◆ THE EXERCISE
Find the line that contains "What span of" and print it and every line after it, exactly, please.

◆ EXERCISE INPUTS
▬▬▬

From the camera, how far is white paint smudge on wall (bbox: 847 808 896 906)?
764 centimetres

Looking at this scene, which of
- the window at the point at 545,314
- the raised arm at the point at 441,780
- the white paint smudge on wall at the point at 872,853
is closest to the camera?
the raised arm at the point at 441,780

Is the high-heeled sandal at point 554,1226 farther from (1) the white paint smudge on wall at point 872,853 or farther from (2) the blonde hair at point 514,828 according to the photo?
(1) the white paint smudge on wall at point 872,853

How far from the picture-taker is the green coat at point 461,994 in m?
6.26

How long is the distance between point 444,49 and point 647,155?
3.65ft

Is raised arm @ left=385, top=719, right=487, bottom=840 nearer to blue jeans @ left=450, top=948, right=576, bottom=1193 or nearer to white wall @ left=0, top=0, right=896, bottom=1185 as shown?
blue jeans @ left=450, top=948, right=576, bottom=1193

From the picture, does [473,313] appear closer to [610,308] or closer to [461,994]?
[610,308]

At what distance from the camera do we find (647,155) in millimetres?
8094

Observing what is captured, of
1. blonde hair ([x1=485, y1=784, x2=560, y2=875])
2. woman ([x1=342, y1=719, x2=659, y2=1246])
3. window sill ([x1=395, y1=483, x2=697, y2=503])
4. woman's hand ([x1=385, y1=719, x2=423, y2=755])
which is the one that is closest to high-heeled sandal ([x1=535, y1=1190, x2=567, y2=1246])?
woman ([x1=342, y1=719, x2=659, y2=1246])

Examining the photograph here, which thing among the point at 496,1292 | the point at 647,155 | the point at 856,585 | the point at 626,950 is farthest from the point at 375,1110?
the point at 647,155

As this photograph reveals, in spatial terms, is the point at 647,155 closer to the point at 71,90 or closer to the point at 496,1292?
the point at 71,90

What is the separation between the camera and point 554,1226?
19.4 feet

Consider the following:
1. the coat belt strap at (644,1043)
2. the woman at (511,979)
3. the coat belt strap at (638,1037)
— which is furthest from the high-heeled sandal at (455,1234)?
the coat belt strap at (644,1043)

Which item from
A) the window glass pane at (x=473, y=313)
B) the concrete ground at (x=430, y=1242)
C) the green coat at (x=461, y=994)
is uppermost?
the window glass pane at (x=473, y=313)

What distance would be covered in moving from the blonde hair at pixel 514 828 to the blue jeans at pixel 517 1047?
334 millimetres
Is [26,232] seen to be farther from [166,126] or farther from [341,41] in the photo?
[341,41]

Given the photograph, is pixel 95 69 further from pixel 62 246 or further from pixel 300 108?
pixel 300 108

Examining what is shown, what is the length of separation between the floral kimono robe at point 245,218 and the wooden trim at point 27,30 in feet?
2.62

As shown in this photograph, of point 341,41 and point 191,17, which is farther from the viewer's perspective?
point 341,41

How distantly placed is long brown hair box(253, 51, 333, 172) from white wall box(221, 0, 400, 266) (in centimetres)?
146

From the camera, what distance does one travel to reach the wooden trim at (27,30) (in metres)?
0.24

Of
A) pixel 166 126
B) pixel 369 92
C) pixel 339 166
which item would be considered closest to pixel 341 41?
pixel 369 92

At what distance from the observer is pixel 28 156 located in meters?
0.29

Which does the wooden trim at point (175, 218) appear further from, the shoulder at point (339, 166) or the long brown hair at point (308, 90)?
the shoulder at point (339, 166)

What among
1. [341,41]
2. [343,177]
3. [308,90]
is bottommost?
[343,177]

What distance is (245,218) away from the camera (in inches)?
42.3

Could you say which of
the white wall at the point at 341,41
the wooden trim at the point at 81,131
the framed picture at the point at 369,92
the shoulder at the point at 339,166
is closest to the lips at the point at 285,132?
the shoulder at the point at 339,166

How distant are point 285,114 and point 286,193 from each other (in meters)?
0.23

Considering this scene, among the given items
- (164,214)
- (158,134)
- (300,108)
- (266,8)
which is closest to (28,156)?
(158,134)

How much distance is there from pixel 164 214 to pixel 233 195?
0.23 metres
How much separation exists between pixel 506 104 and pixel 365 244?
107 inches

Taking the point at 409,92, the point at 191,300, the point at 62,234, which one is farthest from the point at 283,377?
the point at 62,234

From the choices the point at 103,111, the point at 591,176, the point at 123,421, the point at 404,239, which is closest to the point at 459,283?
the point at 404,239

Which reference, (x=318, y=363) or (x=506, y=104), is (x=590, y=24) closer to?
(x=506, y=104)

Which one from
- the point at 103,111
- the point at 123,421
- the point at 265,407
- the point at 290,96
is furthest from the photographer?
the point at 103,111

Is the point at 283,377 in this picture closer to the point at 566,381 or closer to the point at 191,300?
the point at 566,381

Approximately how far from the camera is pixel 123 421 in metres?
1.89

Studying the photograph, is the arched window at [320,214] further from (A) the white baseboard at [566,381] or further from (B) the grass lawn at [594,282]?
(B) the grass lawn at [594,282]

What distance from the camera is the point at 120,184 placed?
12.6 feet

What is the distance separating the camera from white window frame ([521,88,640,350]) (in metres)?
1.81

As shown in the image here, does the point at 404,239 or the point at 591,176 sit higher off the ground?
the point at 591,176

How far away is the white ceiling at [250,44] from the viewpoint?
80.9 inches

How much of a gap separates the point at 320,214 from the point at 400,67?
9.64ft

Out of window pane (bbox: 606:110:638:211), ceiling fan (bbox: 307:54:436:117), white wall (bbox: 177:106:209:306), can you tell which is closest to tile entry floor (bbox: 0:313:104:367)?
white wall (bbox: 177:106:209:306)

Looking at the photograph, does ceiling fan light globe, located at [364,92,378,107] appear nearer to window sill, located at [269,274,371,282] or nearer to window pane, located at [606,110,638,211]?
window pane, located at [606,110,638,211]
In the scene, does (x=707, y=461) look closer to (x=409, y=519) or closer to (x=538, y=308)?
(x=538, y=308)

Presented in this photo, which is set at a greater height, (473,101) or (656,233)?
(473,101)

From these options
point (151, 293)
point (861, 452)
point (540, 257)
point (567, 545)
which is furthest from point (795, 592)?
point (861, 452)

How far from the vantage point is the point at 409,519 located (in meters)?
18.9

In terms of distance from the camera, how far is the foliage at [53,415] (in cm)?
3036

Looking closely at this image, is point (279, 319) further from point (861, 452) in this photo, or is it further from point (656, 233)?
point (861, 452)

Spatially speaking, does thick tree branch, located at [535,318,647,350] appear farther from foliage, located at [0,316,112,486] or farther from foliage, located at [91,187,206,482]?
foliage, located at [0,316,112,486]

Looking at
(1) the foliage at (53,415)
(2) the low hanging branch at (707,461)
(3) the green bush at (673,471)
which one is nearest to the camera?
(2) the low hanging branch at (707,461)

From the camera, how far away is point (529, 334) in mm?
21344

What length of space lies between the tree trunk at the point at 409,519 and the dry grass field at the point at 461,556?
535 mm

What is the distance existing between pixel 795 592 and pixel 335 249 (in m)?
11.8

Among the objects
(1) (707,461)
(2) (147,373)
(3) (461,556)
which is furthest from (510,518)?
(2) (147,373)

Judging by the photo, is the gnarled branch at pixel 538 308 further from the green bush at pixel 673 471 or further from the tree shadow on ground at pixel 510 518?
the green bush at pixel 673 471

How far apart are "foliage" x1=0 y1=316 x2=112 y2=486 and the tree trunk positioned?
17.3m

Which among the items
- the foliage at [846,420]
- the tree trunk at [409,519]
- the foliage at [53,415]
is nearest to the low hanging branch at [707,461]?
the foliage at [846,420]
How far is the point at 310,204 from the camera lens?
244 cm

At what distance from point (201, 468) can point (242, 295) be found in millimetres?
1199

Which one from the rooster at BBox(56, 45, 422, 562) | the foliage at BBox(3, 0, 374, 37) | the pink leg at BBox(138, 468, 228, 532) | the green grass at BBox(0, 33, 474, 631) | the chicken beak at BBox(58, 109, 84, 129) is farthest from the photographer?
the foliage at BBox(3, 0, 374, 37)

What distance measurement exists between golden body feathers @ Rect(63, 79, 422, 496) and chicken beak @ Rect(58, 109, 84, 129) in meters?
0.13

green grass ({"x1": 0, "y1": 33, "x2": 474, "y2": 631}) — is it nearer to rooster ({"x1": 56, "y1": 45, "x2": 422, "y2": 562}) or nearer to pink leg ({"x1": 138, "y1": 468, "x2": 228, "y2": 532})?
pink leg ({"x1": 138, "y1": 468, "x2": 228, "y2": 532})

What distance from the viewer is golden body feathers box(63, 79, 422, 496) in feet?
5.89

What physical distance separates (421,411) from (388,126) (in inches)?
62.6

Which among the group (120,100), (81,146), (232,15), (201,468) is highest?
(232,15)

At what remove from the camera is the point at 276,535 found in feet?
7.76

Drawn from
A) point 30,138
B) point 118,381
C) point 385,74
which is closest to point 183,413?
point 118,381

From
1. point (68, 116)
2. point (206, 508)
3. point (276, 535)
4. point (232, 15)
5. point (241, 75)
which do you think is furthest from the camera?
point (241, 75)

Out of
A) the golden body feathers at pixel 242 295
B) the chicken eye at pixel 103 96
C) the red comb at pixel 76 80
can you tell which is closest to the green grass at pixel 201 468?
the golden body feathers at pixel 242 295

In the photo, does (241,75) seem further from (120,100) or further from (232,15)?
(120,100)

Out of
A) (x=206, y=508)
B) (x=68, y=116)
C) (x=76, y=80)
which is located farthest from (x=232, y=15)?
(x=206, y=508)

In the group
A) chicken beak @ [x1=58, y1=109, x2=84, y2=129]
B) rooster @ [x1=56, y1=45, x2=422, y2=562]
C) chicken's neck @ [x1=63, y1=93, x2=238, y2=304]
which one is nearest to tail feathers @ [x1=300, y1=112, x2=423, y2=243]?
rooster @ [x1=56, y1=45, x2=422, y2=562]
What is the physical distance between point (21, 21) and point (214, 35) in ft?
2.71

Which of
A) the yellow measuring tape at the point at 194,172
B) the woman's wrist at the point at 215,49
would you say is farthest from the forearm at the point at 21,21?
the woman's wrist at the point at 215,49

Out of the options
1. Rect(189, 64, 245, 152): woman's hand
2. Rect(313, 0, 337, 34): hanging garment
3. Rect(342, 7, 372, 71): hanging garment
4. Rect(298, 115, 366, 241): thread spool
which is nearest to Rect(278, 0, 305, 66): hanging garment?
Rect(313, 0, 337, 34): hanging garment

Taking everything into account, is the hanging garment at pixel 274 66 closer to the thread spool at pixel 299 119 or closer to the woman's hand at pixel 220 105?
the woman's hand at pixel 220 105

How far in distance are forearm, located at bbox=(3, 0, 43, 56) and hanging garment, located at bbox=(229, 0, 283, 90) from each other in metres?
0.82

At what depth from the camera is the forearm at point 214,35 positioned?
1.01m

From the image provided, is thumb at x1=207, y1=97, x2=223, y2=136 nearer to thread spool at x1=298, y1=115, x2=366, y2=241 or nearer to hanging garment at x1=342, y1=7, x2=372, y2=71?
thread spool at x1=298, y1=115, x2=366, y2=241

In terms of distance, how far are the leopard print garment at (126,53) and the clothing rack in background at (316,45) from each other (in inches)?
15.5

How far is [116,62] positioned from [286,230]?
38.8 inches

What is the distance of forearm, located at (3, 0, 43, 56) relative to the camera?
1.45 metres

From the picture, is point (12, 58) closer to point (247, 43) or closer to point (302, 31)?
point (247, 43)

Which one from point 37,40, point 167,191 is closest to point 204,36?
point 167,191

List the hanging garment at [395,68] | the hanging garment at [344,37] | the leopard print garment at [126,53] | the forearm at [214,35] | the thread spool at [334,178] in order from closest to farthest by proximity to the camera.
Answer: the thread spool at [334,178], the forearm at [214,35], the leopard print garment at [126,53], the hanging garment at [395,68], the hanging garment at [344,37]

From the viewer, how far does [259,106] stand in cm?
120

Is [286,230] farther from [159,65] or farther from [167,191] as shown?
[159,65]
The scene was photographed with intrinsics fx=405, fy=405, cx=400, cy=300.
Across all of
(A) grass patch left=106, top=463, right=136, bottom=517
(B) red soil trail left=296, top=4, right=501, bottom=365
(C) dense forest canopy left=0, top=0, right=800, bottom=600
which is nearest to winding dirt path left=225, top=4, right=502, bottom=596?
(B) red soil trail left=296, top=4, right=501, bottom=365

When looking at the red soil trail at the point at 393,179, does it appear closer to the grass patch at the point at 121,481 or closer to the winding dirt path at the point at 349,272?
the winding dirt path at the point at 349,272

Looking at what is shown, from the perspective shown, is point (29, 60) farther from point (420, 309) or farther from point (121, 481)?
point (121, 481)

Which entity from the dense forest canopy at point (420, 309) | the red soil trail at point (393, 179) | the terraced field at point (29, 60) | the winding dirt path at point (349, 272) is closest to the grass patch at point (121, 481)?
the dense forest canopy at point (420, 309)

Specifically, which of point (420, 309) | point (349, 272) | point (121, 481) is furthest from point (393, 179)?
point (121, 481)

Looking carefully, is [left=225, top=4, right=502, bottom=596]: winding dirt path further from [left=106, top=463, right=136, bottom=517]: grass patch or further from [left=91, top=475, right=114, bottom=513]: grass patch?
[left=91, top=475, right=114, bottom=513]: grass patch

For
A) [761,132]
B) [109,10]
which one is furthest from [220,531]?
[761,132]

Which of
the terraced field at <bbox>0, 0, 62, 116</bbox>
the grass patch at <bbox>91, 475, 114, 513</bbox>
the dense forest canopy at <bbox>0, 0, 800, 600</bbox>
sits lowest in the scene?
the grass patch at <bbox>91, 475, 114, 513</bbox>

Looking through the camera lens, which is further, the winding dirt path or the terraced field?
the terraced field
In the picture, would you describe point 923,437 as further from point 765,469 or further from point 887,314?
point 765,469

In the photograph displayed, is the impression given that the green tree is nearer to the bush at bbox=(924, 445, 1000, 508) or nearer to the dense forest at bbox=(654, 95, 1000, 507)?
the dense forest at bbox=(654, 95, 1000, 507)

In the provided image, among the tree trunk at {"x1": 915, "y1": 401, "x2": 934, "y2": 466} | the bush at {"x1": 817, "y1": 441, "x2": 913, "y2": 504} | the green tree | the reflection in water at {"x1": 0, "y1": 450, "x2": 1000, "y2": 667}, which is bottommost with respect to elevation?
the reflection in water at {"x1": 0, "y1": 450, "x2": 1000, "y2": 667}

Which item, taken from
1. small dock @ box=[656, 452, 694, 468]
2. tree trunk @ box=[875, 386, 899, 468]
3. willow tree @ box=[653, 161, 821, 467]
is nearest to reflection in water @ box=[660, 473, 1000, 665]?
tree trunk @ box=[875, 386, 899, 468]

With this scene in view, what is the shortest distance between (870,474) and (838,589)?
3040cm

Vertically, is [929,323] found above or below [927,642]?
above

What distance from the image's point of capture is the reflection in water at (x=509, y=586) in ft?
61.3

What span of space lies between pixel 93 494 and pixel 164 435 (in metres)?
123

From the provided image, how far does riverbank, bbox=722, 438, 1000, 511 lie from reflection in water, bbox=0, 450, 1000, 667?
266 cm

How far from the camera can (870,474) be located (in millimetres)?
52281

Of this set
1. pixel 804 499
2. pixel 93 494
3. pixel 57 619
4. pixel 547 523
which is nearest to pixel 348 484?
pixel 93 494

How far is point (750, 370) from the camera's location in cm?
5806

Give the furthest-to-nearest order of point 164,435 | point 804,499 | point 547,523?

▬▬▬

◆ REPLY TO THE EXERCISE
What span of space lies between pixel 93 494 and pixel 164 435 (in metres)?
123

From the provided image, how far does riverbank, bbox=722, 438, 1000, 511 lie from reflection in water, bbox=0, 450, 1000, 667?
266 cm

How far from the camera can (870,474) be located (in millimetres)?
52281

Of this set
1. pixel 804 499
2. pixel 93 494
3. pixel 57 619
4. pixel 547 523
which is nearest to pixel 348 484?
pixel 93 494

How far is point (750, 370) from the camera's location in cm?
5806

Give the furthest-to-nearest order of point 164,435 | point 804,499 | point 547,523?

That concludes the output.